At last November’s Society for Neuroscience (SfN) conference in Washington, DC, Carin Papendorp ’17 MD/PhD’25 beamed as she accepted the 2017 Brain Awareness Travel Award. For the first-year Warren Alpert medical student, the honor represents her years of volunteer service as a Brown undergraduate helping Rhode Island high school students learn about brain science and prepare for an annual Brain Bee, a statewide, national, and international competition.

“My involvement as co-president of the Brown Brain Bee was a great experience and definitely contributed to my love of neuroscience,” says the Somerville, MA, native, whose initial interest in the field was sparked during high school, when she worked for a neurologist. In her junior year, she participated in the statewide Brain Bee at MIT, where she says she was nervous and underperforming.

Papendorp says her failure as a Brain Bee participant helped her better prepare high schoolers when she became a student at Brown. “In Massachusetts and in a lot of the other regional competitions, the preparation is really left up to the individual, so students who have access to AP psychology classes or attend better schools tend to dominate the competition,” she says. “For the Brown Brain Bee, we really pride ourselves on our outreach to the state’s public schools and students who may have fewer resources.”

One high school student she mentored is now a Brown sophomore. Sarah Pugliese ’20 won the state competition, and participated in the national Bee in 2015. “I reached out to Carin as a high school senior and she was enormously helpful,” says Pugliese, who has followed in Papendorp’s footsteps and become a Brain Bee coordinator. “Carin is positive and organized, and asks you for your ideas and makes sure you feel good about participating.”

Papendorp’s outreach experience, Brown’s neuroscience curriculum, and her participation in the lab of Professor and Chair of Neuroscience David Berson, PhD, as an undergrad led her to a concentration in neuroscience and a career in medicine. This summer she will work in the lab of Diane Lipscombe, PhD, the Thomas J. Watson Sr. Professor of Science, professor of neuroscience, and director of the Brown Institute for Brain Science. “Carin is among the students at Brown who do such a wonderful job in our outreach efforts,” says Lipscombe, who will play a major role in neuroscience outreach and policy as the next president of SfN. “Interest in neuroscience is clearly on the rise; almost a quarter of all Brown undergraduates take the Intro to Neuroscience course.”

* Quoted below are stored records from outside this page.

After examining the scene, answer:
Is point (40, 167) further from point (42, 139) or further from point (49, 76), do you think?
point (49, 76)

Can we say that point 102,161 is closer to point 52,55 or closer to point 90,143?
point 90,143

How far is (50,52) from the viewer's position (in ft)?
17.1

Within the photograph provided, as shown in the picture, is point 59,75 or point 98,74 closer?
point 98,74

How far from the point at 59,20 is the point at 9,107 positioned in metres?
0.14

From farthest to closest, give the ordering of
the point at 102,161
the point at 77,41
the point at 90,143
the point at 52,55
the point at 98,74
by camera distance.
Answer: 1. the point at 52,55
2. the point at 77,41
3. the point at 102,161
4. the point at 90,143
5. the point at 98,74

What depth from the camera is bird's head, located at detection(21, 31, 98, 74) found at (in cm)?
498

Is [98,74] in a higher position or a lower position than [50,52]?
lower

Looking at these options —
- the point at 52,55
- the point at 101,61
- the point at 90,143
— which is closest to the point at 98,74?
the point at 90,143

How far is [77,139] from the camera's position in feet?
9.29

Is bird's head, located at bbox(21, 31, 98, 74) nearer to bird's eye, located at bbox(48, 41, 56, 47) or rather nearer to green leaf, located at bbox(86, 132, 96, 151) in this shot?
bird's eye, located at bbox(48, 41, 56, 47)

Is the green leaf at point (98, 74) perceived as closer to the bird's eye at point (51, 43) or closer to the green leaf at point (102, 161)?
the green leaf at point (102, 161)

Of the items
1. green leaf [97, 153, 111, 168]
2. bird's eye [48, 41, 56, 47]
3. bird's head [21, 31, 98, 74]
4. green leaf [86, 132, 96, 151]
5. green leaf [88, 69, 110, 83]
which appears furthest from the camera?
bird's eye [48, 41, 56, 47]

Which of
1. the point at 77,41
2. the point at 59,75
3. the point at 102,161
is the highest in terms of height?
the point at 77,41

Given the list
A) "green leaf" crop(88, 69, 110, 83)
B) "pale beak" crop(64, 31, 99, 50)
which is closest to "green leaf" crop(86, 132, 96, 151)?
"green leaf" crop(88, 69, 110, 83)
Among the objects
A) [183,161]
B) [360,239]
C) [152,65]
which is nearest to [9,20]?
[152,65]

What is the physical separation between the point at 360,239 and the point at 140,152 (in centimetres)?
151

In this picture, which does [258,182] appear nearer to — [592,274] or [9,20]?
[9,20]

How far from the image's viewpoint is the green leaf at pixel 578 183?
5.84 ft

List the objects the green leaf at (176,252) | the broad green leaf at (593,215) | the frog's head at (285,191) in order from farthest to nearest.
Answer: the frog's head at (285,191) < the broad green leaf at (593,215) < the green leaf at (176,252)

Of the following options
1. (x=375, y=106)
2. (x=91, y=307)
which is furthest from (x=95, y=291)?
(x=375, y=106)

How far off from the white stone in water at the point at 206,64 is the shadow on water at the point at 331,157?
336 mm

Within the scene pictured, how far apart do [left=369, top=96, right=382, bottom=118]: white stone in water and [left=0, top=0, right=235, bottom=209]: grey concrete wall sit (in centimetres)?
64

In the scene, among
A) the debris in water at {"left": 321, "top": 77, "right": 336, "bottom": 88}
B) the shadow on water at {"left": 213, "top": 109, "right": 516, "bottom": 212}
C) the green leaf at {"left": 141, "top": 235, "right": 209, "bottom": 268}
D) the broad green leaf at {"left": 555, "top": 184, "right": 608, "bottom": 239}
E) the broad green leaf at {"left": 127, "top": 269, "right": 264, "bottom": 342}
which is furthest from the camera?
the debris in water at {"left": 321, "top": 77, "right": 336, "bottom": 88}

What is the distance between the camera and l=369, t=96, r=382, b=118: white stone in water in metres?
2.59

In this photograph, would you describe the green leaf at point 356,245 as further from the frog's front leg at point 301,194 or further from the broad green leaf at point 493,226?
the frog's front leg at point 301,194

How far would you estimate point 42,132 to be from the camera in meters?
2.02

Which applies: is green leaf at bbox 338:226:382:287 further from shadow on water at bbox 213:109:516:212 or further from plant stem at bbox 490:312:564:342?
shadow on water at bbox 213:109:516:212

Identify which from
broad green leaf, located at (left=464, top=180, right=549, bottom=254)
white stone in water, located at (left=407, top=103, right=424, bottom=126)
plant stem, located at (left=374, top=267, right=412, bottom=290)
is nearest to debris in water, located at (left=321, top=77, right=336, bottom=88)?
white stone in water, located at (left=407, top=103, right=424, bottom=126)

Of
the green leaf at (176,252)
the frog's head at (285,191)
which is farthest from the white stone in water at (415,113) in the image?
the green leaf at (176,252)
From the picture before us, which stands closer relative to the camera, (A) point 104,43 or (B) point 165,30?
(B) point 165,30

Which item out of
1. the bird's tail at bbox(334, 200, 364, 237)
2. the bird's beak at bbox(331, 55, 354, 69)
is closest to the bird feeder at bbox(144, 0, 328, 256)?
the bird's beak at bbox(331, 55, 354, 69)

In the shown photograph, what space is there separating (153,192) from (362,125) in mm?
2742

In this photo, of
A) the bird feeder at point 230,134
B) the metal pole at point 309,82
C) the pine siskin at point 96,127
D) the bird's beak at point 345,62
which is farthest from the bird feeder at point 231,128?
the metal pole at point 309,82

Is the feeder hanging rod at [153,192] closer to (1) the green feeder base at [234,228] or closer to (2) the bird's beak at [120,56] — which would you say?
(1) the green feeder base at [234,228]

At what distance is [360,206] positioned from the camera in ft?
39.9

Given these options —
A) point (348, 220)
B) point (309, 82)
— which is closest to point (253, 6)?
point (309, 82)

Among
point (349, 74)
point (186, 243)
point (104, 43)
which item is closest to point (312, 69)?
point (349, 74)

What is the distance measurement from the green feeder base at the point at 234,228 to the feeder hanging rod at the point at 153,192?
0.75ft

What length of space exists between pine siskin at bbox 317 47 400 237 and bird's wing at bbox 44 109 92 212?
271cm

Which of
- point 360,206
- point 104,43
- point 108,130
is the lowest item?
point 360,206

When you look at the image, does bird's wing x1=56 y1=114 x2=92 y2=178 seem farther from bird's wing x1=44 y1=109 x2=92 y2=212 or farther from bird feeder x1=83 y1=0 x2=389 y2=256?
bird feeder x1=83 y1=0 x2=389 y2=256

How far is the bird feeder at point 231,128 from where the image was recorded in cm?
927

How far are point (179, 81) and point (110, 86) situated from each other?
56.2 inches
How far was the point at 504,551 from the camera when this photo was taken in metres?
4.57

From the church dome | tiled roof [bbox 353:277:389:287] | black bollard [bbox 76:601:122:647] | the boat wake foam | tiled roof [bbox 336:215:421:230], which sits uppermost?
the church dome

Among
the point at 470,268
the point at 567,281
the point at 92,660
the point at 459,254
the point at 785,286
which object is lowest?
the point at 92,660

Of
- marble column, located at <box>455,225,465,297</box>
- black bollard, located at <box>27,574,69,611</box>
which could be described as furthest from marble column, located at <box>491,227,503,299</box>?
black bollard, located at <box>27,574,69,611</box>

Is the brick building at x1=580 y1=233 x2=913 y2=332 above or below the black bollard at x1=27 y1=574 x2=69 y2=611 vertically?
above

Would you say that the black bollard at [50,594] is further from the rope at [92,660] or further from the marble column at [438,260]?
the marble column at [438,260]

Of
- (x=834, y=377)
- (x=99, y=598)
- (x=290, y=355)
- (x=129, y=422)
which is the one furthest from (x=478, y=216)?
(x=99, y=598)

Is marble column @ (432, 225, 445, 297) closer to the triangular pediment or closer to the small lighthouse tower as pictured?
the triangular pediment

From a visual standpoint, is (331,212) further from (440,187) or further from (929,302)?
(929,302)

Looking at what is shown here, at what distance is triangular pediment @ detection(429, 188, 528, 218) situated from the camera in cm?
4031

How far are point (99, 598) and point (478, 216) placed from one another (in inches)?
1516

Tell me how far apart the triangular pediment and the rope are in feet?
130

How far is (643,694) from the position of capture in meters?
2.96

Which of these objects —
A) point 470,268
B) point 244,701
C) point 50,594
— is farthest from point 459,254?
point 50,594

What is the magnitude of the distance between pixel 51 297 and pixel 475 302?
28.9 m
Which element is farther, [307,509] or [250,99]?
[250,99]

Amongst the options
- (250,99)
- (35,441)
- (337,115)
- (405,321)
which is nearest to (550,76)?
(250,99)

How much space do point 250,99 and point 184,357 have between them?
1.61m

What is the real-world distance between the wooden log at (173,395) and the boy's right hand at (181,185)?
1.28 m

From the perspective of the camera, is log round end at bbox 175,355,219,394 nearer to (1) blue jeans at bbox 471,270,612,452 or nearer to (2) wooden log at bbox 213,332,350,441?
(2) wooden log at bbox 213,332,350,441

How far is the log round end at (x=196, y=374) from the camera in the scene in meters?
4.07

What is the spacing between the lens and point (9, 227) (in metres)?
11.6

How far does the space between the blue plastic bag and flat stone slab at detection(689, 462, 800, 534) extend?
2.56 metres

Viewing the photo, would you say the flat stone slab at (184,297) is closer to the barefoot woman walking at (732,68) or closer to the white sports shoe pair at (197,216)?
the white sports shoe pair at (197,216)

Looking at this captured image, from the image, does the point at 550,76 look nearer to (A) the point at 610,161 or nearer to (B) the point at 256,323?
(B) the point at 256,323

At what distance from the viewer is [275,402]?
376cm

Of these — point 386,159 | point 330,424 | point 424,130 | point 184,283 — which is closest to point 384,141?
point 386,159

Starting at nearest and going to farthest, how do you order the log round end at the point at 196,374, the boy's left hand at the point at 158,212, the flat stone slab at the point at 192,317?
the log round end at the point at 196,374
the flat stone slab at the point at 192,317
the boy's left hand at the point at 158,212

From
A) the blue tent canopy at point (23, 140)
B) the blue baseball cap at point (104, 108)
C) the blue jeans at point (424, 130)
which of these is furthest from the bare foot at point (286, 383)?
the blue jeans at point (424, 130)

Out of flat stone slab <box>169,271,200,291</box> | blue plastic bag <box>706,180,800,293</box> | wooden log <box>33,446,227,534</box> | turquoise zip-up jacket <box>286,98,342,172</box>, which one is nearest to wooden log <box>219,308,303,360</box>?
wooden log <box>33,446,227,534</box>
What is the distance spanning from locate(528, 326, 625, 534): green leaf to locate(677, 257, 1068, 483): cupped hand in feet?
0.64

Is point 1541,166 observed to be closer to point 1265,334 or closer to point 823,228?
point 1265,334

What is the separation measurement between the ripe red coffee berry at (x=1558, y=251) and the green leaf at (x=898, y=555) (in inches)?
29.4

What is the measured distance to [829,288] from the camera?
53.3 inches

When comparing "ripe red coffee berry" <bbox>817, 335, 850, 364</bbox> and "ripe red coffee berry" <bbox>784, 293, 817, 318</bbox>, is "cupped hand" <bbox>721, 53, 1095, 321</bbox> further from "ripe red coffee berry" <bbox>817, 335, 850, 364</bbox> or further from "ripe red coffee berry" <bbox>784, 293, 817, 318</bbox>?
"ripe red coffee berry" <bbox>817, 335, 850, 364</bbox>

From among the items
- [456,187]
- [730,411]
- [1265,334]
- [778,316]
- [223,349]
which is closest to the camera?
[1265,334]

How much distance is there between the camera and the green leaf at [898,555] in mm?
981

The SfN award that Papendorp received in November came with admission to the conference and $750 to cover her expenses, as well as the printing for a poster to promote Brain Awareness Week, which was earlier this month. She is still sorting out the specific area of neuroscience she will pursue, but she has seen firsthand the devastation of neurological disorders. One grandfather suffered from Alzheimer’s disease and her other grandfather coped with Parkinson’s. “Everyone seems to have someone in their family who suffers from neurological disease and would benefit from brain research,” she says.